◆ **Data items**
---*---
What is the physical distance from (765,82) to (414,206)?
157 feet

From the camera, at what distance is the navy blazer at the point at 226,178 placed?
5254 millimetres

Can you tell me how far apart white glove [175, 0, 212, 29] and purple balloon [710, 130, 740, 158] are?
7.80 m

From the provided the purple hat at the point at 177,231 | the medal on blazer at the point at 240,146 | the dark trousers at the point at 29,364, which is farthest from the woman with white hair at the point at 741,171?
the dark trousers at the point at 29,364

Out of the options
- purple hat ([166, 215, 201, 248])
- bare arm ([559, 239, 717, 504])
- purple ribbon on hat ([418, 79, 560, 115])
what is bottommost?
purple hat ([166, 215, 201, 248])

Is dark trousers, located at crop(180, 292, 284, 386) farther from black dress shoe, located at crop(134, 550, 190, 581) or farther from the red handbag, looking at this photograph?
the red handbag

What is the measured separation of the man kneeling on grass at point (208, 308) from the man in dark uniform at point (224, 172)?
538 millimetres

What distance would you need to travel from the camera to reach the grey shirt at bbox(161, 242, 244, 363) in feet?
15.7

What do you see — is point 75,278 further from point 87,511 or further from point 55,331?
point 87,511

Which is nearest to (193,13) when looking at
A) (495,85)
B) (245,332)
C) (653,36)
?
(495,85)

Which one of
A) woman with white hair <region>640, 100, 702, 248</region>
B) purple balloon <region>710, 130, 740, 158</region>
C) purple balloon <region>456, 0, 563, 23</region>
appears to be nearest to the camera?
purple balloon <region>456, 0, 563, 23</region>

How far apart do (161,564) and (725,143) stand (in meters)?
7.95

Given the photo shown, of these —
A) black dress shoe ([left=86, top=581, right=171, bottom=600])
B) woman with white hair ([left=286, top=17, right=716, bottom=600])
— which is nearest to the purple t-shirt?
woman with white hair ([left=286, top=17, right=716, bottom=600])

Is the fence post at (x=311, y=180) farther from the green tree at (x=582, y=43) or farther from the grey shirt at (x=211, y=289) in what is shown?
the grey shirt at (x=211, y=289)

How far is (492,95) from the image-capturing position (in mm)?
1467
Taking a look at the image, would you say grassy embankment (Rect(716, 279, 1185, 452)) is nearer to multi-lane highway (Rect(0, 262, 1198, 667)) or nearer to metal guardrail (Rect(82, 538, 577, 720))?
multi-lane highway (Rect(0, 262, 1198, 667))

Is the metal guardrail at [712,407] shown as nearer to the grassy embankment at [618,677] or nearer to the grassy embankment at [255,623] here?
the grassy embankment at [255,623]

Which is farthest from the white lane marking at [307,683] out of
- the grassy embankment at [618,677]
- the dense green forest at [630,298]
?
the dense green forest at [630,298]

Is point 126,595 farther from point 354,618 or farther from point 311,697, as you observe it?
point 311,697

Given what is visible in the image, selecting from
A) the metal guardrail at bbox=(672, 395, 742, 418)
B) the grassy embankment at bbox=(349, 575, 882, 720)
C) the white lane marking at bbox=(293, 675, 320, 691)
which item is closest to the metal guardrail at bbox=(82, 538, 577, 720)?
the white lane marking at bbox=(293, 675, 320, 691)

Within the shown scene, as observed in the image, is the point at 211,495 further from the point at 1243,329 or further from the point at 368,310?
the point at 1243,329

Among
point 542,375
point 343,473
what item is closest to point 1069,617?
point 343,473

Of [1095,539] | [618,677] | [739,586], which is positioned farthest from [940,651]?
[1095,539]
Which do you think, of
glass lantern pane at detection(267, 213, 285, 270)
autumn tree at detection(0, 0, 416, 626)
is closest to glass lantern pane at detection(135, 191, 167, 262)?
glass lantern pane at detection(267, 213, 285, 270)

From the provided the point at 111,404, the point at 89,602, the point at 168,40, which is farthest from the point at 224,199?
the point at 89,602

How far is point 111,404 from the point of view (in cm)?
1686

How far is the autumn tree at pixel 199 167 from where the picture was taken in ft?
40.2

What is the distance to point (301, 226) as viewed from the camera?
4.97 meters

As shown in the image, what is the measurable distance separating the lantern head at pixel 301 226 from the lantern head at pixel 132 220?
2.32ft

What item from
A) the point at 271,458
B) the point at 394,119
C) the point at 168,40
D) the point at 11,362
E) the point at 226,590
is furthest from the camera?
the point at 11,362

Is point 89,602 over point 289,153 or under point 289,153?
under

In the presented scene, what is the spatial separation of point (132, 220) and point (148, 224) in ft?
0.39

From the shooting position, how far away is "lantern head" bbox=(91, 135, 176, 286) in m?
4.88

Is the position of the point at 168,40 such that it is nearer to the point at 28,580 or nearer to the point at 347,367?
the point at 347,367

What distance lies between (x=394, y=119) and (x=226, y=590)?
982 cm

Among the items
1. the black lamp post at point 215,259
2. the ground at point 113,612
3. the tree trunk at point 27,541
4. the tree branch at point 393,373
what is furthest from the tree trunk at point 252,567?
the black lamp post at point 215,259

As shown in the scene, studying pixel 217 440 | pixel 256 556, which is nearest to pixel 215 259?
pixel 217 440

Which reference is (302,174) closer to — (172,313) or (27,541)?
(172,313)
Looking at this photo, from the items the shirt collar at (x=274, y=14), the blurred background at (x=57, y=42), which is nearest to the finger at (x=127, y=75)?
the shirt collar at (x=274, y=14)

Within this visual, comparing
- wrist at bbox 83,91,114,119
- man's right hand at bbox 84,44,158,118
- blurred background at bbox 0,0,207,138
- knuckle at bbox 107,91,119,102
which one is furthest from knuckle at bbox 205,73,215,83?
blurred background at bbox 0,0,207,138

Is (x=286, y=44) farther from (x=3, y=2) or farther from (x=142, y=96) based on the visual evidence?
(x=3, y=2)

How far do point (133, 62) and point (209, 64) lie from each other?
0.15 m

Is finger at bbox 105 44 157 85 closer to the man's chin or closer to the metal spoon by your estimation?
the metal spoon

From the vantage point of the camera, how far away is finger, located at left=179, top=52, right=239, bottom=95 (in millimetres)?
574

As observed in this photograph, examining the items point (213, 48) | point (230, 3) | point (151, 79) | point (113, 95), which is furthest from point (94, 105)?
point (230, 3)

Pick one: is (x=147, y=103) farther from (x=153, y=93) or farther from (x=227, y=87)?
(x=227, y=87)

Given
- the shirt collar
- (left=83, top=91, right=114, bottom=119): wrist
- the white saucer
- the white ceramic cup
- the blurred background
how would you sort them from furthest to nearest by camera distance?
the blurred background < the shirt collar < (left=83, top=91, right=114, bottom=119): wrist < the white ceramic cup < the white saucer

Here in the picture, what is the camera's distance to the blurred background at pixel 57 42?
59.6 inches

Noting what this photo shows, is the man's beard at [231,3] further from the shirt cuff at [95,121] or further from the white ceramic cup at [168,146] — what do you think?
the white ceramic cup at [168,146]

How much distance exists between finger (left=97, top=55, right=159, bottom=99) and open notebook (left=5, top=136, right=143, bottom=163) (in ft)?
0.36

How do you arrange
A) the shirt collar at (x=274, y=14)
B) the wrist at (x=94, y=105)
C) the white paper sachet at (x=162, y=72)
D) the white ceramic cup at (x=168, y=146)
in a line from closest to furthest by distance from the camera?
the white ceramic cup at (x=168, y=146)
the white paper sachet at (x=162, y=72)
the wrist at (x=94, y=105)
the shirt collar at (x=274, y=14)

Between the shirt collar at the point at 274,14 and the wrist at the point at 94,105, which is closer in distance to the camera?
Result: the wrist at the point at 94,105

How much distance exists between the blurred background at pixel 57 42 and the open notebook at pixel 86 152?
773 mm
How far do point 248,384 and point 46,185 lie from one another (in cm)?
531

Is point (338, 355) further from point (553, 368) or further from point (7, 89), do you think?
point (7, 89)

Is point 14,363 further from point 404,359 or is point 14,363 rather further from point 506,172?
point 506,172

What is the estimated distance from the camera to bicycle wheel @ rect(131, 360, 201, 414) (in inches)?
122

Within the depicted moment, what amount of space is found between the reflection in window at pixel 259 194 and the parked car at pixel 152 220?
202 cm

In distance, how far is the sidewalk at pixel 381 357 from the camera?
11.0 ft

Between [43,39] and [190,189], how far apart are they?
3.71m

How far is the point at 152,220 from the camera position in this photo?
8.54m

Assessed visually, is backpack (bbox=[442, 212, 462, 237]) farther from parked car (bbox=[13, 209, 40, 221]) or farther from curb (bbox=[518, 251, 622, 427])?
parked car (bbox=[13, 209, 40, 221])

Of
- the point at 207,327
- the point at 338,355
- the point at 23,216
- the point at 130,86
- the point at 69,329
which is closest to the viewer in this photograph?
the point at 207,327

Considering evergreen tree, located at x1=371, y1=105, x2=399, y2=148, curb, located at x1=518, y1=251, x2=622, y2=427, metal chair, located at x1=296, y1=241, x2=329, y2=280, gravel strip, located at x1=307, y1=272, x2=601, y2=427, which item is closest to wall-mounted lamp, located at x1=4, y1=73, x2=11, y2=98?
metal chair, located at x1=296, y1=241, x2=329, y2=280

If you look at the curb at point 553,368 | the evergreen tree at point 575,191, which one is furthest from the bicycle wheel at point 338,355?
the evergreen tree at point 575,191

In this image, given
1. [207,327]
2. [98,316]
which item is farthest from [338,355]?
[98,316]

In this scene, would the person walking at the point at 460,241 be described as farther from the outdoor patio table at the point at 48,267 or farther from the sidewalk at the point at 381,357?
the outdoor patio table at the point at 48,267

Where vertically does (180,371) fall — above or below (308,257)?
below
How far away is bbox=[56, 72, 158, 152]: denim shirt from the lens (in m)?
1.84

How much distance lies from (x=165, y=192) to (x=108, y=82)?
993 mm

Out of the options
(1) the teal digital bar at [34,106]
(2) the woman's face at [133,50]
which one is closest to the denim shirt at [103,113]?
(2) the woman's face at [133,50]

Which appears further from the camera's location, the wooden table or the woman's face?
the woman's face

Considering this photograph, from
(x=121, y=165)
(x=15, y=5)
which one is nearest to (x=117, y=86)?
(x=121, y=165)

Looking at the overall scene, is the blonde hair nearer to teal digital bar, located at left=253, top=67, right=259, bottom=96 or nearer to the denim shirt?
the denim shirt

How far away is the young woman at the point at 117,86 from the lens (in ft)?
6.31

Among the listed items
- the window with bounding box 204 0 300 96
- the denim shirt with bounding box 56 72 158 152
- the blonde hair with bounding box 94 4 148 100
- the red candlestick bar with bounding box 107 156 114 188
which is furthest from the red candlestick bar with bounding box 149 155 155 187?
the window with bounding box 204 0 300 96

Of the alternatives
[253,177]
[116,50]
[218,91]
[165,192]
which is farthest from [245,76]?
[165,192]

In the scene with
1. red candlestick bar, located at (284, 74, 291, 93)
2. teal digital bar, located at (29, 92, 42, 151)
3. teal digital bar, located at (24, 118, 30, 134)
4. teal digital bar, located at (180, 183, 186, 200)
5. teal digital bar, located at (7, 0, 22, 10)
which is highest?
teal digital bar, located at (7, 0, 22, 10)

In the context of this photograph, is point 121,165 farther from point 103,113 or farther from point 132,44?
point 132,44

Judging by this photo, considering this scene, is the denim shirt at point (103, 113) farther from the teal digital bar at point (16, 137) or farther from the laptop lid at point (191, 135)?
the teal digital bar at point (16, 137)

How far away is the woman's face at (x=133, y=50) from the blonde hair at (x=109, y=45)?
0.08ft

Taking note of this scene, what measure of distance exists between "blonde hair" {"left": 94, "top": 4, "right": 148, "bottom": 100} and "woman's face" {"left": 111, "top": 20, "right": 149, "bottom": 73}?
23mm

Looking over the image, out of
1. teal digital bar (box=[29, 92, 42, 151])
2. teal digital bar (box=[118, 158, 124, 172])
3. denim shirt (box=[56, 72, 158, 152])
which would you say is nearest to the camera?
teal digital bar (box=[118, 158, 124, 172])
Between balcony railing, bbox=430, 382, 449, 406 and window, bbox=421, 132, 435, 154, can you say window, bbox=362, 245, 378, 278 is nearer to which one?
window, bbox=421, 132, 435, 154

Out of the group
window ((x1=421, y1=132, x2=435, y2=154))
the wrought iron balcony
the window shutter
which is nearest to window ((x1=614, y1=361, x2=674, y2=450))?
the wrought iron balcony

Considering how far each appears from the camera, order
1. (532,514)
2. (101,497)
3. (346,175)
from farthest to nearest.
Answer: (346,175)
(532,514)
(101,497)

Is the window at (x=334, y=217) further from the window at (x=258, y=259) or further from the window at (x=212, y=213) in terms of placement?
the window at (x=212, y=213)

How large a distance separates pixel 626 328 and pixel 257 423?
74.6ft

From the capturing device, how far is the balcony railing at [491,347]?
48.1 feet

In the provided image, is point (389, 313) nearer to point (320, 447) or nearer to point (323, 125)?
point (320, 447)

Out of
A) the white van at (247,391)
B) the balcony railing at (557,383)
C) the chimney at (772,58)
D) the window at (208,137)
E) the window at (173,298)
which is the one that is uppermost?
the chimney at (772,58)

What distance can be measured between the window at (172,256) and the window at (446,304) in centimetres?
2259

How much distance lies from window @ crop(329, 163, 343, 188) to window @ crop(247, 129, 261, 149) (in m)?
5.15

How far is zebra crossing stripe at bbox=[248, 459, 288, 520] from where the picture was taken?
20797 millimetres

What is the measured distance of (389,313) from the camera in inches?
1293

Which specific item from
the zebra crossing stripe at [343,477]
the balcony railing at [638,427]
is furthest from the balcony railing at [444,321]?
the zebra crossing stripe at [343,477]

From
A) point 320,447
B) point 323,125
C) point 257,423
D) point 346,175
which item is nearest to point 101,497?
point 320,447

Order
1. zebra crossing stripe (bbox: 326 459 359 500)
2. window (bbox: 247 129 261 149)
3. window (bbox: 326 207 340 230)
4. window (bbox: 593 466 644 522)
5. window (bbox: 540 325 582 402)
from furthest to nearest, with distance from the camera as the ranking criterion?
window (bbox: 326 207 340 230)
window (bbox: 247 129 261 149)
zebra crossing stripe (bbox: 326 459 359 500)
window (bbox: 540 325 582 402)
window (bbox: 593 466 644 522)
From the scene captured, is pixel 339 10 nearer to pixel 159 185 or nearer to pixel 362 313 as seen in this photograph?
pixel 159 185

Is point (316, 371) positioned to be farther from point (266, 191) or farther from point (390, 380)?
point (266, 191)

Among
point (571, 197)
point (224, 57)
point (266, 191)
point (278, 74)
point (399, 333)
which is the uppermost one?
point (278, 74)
---*---
◆ **Stated task**
Rewrite the items from the line containing "From the scene" through the end of the items, offsetting every coordinate in the answers by 141 and leaving everything else unchanged.

◆ **Final result**
From the scene captured, is pixel 339 10 nearer to pixel 159 185 or nearer to pixel 362 313 as seen in this photograph?
pixel 300 326

Is point (316, 371) positioned to be farther from point (266, 191) or farther from point (390, 380)?
point (407, 332)

Among
point (571, 197)
point (224, 57)
point (266, 191)
point (278, 74)
point (399, 333)
which is the uppermost one?
point (419, 215)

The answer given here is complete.